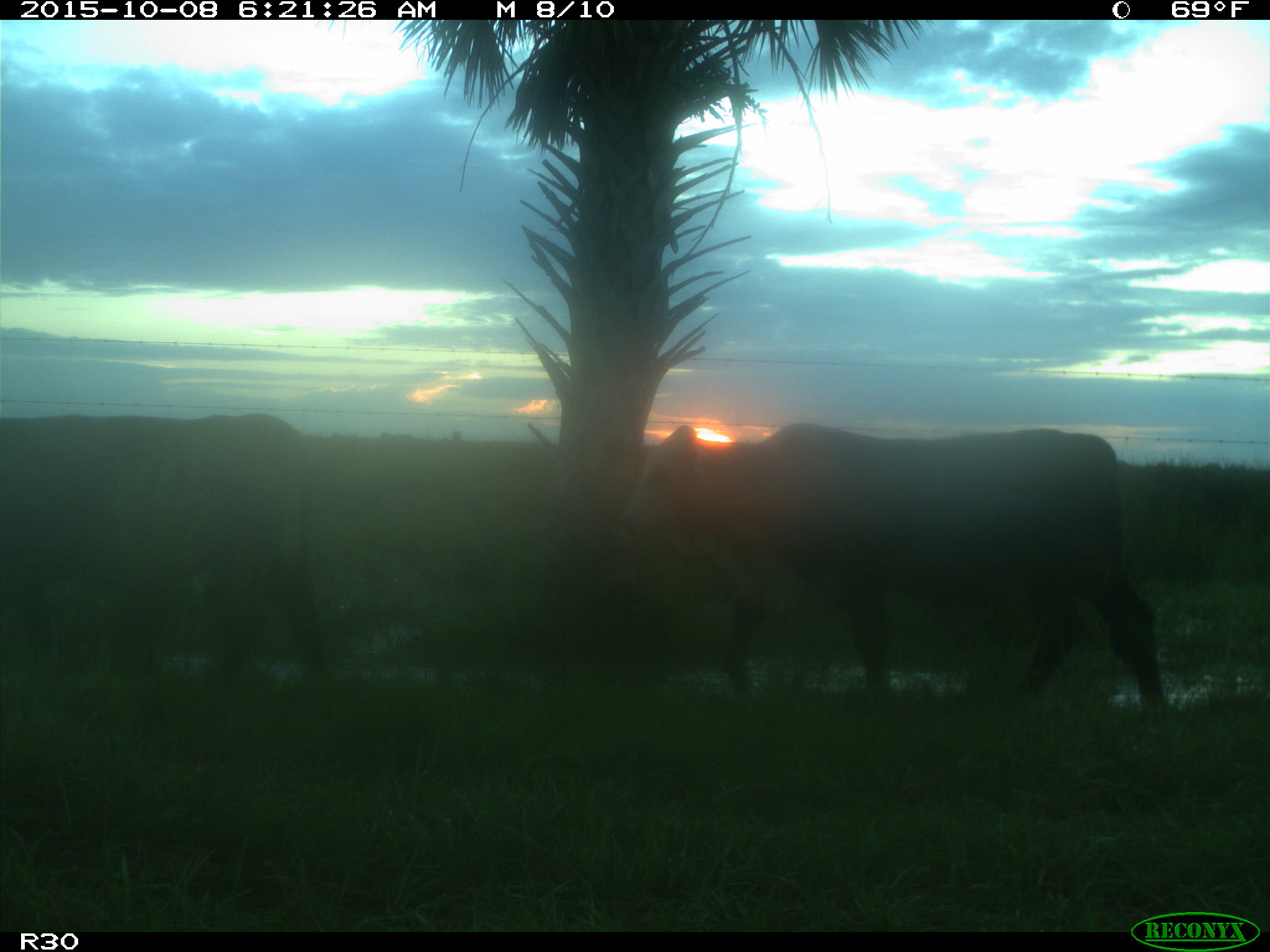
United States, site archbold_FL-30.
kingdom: Animalia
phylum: Chordata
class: Mammalia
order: Artiodactyla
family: Bovidae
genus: Bos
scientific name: Bos taurus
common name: domestic cow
━━━━━━━━━━━━━━━━
=== How to complete this task ===
Give back every entry in its exact wording, leaving the pictures out.

=== Result for this task ===
United States, site archbold_FL-30.
kingdom: Animalia
phylum: Chordata
class: Mammalia
order: Artiodactyla
family: Bovidae
genus: Bos
scientific name: Bos taurus
common name: domestic cow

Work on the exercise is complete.